Better still, if you’re not already doing so, try to earn as much as you can from year to year. Higher earnings will mean higher benefits in the future. While the average retiree is collecting less than $20,000 per year from Social Security, plenty of retirees are collecting more than $30,000. If you’re currently earning more than you ever did (adjusted for inflation) and you’ve worked for 35 years, each additional year you work now will kick out the lowest-earning year from the benefit calculations, increasing your checks.
4. Coordinate with your spouse
Coordinating with your spouse can also help increase the Social Security benefits flowing into your household. If you both can’t delay until age 70 (or it doesn’t make sense for you both to), you might opt to have only the partner with the smaller earnings history start early or on time, while the higher earner tries to delay until age 70, to maximize that benefit. This is an especially effective strategy for those couples with very different earnings history, because when one spouse dies, the other gets to receive their own benefit or their spouse’s — whichever is bigger.
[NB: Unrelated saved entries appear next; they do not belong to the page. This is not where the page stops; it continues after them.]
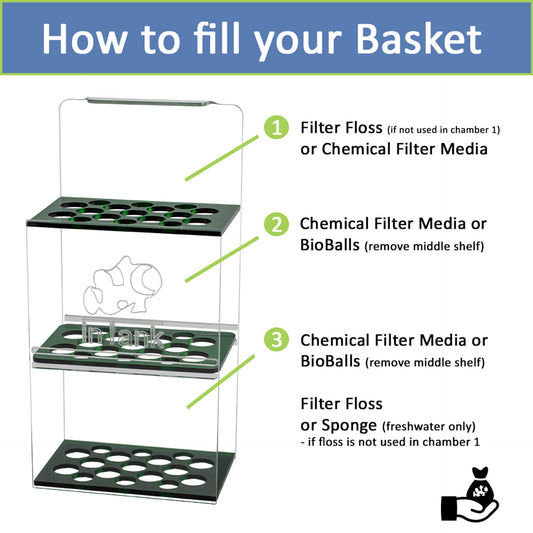 How to fill your Basket

InTank

1 Filter Floss (if not used in chamber 1) or Chemical Filter Media

2 Chemical Filter Media or BioBalls (remove middle shelf)

3 Chemical Filter Media or BioBalls (remove middle shelf)

Filter Floss or Sponge (freshwater only) - if floss is not used in chamber 1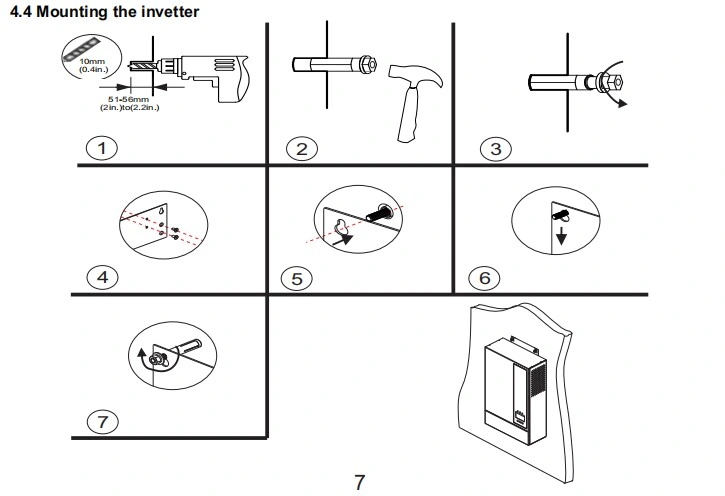 4.4 Mounting the invetter

10mm (0.4in.)

51-56mm (2in.)to(2.2in.)

1

2

3

4

5

6

7

7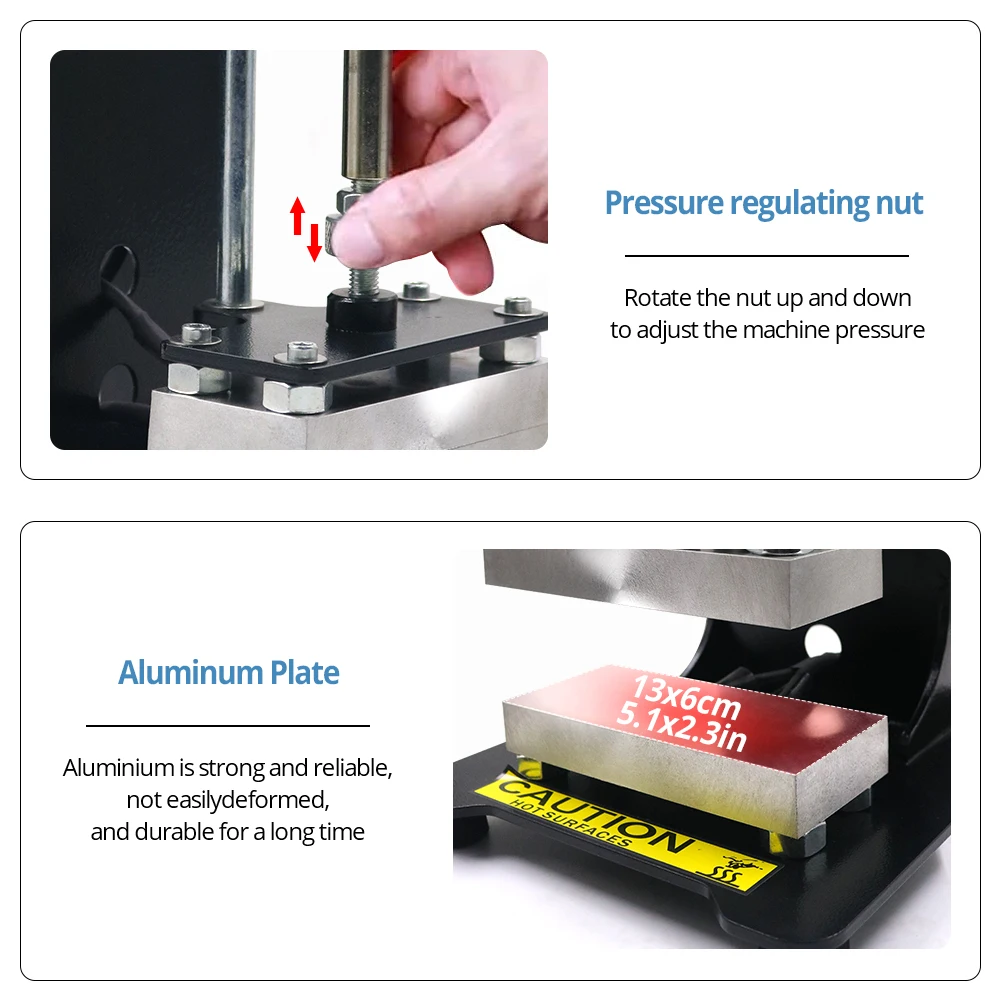 Pressure regulating nut

Rotate the nut up and down to adjust the machine pressure

Aluminum Plate

Aluminium is strong and reliable, not easilydeformed, and durable for a long time

13x6cm
5.1x2.3in

CAUTION
HOT SURFACES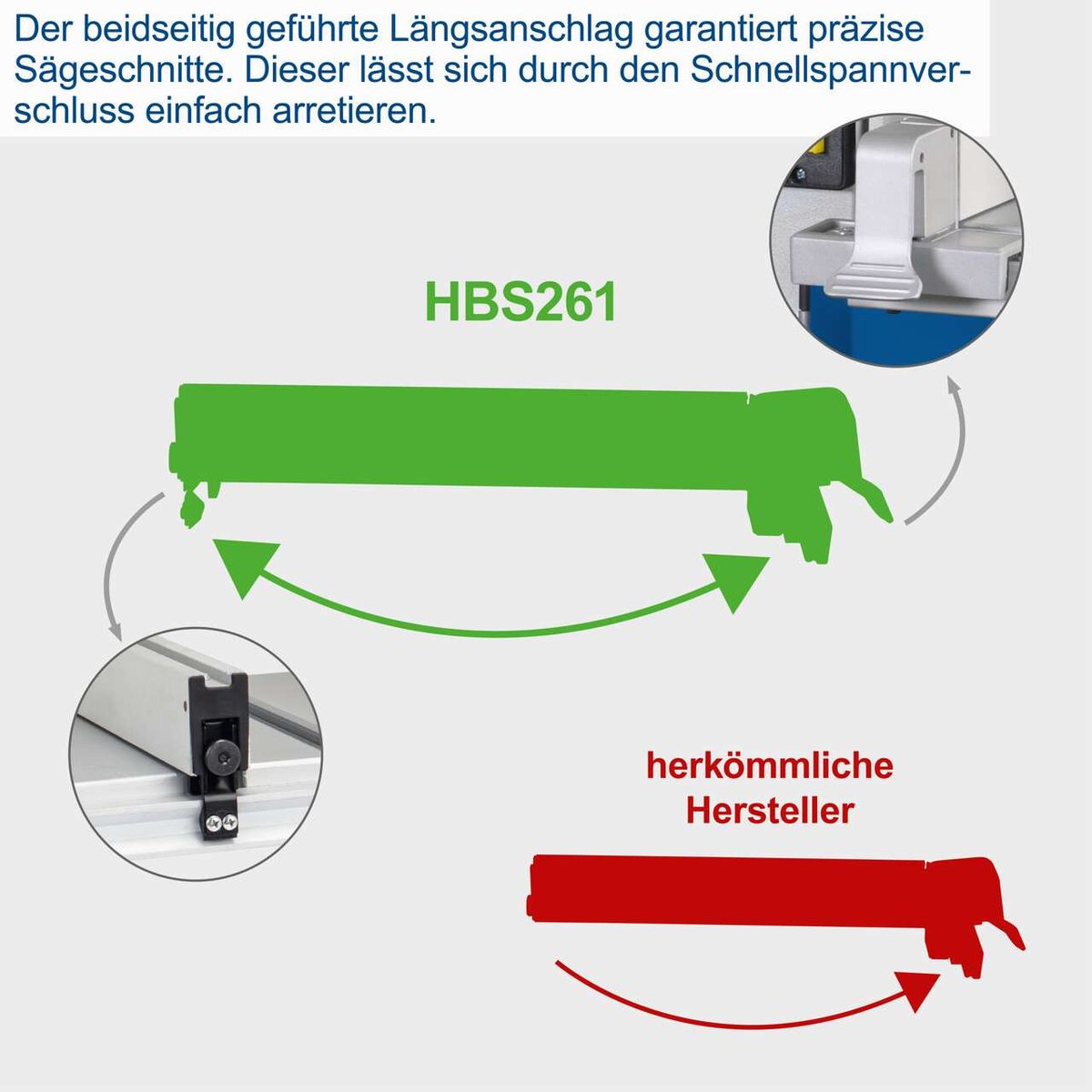 Der beidseitig geführte Längsanschlag garantiert präzise Sägeschnitte. Dieser lässt sich durch den Schnellspannverschluss einfach arretieren.

HBS261

herkömmliche Hersteller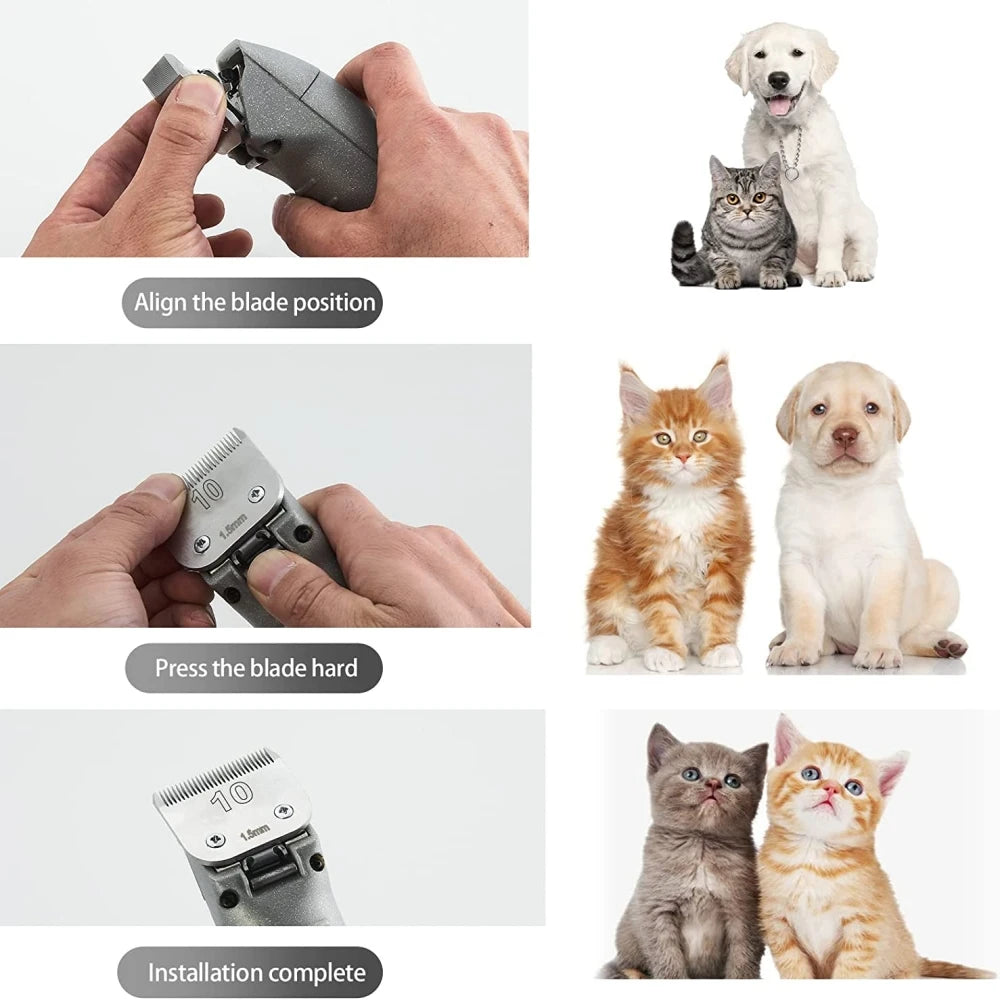 Align the blade position

10
1.5mm

Press the blade hard

10
1.5mm

Installation complete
5. Move where your benefits won’t be taxed
Finally, if you live in a state that taxes your Social Security benefits significantly, you might consider moving to a state that doesn’t tax benefits. Recently, 13 states taxed benefits while 37 states didn’t. Look into what the latest tax rates are in your state, though, because they can change from time to time. And some states that tax benefits only tax at a very small rate or only tax higher earners.
It’s worth learning more about Social Security now, so that you’ll be able to make smart decisions regarding it throughout your life. Don’t just plan to accept whatever benefits come your way, because the size of your ultimate benefit check is under your control to a meaningful degree.